Il mare e la morte nell’opera di Stefano D’Arrigo
in Dialoghi Mediterranei, n. 57, settembre-ottobre 2022
pagine 147-151

Indice
-Il mare, la morte
-Omero / Heidegger
-L’Orca, la materia
-La potenza della femmina
-Un lessico arcaico, splendente e magico
-Il mare della Nonsenseria

Dentro le spire dello spazio e i gorghi del tempo; dentro una lingua antica, espressionistica e lontana, «quell’isola macerata e persa, la Sicilia» ha generato lungo i secoli eventi, parole e umani sorridenti e solitari. Alla fine ha generato il mare, ha generato la morte. La morte e il mare che sono la stessa cosa, il secondo rende visibile la prima.
Alla fine la Sicilia ha generato l’Orca di Stefano D’Arrigo, emblema fisico e materico dell’essenza del vivente, che è appunto il morire, il quale comincia sin dal primo istante dello stare al mondo.

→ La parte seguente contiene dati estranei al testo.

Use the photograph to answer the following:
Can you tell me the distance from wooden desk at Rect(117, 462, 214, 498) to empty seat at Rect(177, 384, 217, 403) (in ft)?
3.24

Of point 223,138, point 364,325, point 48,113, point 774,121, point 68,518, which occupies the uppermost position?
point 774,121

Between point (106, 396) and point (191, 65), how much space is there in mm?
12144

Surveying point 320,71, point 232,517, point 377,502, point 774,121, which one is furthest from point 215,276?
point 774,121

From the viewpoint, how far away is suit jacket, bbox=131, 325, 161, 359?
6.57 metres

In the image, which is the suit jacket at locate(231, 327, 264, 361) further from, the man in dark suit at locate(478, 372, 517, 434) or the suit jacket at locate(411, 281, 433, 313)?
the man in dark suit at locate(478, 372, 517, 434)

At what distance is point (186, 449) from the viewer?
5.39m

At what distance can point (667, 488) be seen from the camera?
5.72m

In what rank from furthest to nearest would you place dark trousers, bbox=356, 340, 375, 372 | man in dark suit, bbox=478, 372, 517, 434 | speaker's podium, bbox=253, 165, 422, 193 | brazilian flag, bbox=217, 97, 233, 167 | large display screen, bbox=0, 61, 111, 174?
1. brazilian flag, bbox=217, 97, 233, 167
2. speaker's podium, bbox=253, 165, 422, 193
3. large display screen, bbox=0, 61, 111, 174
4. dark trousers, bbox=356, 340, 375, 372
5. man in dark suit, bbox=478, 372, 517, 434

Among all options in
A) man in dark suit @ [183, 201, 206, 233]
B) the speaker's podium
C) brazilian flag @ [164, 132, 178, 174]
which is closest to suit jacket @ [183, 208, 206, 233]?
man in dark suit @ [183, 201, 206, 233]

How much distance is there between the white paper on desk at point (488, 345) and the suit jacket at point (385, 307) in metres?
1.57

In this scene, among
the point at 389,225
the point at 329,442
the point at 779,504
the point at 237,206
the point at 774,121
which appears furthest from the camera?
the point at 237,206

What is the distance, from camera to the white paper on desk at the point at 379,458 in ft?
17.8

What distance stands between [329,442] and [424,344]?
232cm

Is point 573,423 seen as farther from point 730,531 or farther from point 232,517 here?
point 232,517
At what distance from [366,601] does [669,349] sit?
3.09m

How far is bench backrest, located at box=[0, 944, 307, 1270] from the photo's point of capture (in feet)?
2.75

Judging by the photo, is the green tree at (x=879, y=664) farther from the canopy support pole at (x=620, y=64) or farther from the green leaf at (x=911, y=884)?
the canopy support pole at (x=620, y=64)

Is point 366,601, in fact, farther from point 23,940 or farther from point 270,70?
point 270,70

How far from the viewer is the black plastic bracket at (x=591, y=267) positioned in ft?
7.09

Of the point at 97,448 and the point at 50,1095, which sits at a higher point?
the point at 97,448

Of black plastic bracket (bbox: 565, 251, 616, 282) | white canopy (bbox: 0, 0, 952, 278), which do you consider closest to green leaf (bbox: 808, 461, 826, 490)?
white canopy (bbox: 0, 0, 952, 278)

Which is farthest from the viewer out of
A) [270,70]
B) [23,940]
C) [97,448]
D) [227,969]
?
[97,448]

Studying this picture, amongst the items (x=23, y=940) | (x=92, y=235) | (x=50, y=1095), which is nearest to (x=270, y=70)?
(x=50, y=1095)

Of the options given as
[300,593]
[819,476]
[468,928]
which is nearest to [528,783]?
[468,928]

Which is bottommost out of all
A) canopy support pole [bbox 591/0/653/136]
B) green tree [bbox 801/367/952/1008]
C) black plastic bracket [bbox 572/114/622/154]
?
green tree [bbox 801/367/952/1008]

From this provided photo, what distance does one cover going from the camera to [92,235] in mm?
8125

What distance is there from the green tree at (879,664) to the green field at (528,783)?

Horcynus Orca è un romanzo omerico e heideggeriano. Omerico per il mare e per i nomi, per la struttura epica che tutto lo pervade, perché romanzo marino e occidentale. Romanzo heideggeriano perché incentrato sull’«essere che passa per la Morte», sulla morte come necessità del vivente e destino cosmico.
Horcynus Orca è soprattutto una macchina linguistica che senza requie inventa la propria strada e la percorre con gli strumenti della parola, delle parole inventate, ricreate, rese una cosa sola con il reale. Un lessico arcaico, splendente e magico nel quale un siciliano ritrova suoni, verbi, avverbi, aggettivi della propria storia, quali: incantesimato, scandaliare, pìccio, per la madosca, tappinara, nisba; nel quale i costrutti e il vocabolario sono a ogni pagina inventati, creati, reinventati, metabolizzati, metamorfizzati. Parole dentro le quali si sprofonda: «La lancia saliva verso lo scill’e cariddi, fra i sospiri rotti e dolidoli degli sbarbatelli, come in un mare di lagrime fatto e disfatto a ogni colpo di remo, dentro più dentro dove il mare è mare».